Oh, and in case you're curious... asphalt gets recycled into new roads. Seriously! Apparently the crushed asphalt kicks up less dirt than a traditional dirt road. I'm just relieved it did not end up in the landfill...

Monday, July 14, 2014

Adventures in Landlording

I've come to the realization that being a good landlord is all about having the right tenants. And boy, am I glad to have scored the family currently staying in the barn.

Wait, what? You rented out the barn?

Yes. Let me back up. Because a LOT has happened.

About a year and a half ago I met a man. We dated for three months before deciding it was serious, and then for 12 more after that before deciding we might want to move in together. Because I am a homeowner, and Boyfriend is not, it was easy deciding where to reside. Or... it could have been easy.

Except that I had the hairbrained idea that I'd like to join him on his lease and try living in Portland. And hey, my house is in Kennebunkport, so why not rent it out for the summer?

We shared our big news with our parents, and got their support. Or rather, their acknowledgement. When you're already in your thirties, your parents don't have much to say about you moving in with a man, other than, "Finally!"

Then we listed the house, and waited for interest.

What followed was a crazy few months that could have broken us, but instead made us stronger, through late night painting projects, overdrawn bank accounts, and never ending DIY home improvement.

Overdrawn bank accounts? Aren't you making crazy money?

Well, we're charging what should add up to crazy money, sure, but each penny we've collected has already been reinvested. Which is fine by us because the barn we return to will be exponentially better than the barn that we left, with new siding, new windows, and a new stove, among other things.

Other things like a new toilet. And here is where I get to my point.

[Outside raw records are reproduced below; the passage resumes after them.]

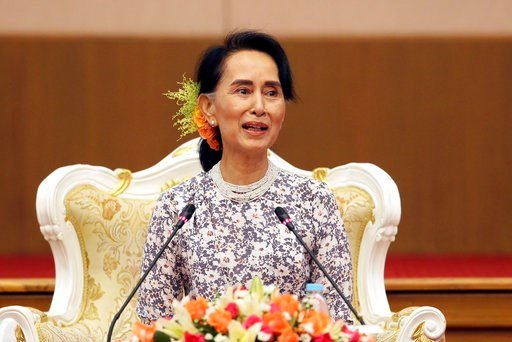 Myanmar's State Counsellor Aung San Suu Kyi smiles and delivers a speech at the ceremony to accept cash donated by private donors for development tasks in Rakhine State at the National Reconciliation and Peace Centre in Naypyitaw, Myanmar, Friday, Oct. 20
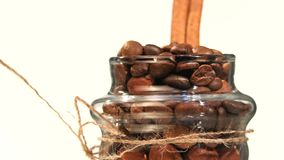 Top of little spinning bottle with coffee beans. Beautiful, little spinning bottle with roasted coffee beans and cinnamon, close up, on white background stock footage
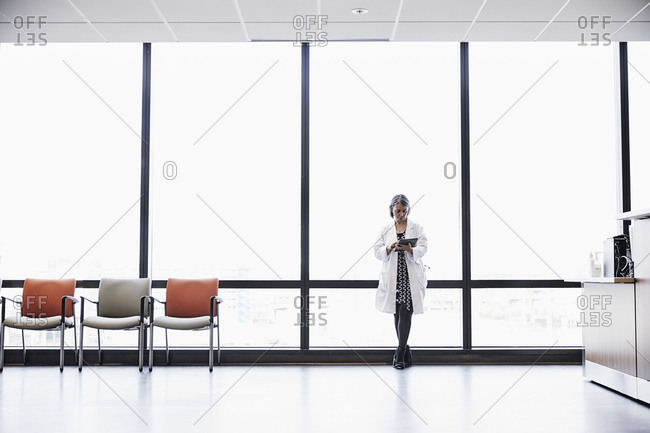 Mature female doctor using digital tablet while standing against window in hospital on sunny day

My first renters, a family of five on a five-week beach vacation, have been fantastic. They love the house, they are taking amazing care of my gardens and new grass, and they are very communicative. And when something isn't acting quite right, being communicative is a really good quality in a tenant.

The email about the toilet came last Wednesday morning, a day I was already scheduled to swing by the house to meet up with my homeowners insurance company. (Insurance companies are not huge fans of my non-conforming structure, but hopefully they at least enjoyed my new windows and siding!) The family was heading out for the day and wanted to give me a heads up that the toilet appeared to have "stopped", and would I mind taking a look at it?

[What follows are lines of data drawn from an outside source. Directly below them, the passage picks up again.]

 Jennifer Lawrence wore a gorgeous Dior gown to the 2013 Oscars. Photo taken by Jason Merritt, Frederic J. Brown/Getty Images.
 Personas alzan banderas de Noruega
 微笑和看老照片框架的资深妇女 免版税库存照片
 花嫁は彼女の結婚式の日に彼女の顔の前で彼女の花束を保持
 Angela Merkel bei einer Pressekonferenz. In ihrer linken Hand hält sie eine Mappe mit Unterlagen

In the hours that passed before I made it to the barn, I imagined every scenario possible from a simple plunging job to a completely backed up septic system. The actual situation fell somewhere in between, with the ancient copper mechanism inside the tank having finally given out. I managed to get both myself, and the bathroom, covered in toilet water before calling the plumber. He pronounced the toilet "at least sixty years old" (!?) and jerry-rigged it for the night, until I could swing by Home Depot for a much younger model.

While there's a more colorful story behind the adventure of the spraying water, actually getting the plumber to come by, and buying the new toilet, the point of this story is really just to emphasize how awesome my tenants are. Because as responsive and timely as I was with addressing their issue, nobody wants to deal with a broken toilet while on a beach vacation.

Wednesday night I sent the family a long text updating them on the plumber's report and promising their new commode come morning. Their response?

text message about toilet

The fist bump is my favorite part.

Yup, I got lucky. These tenants rule.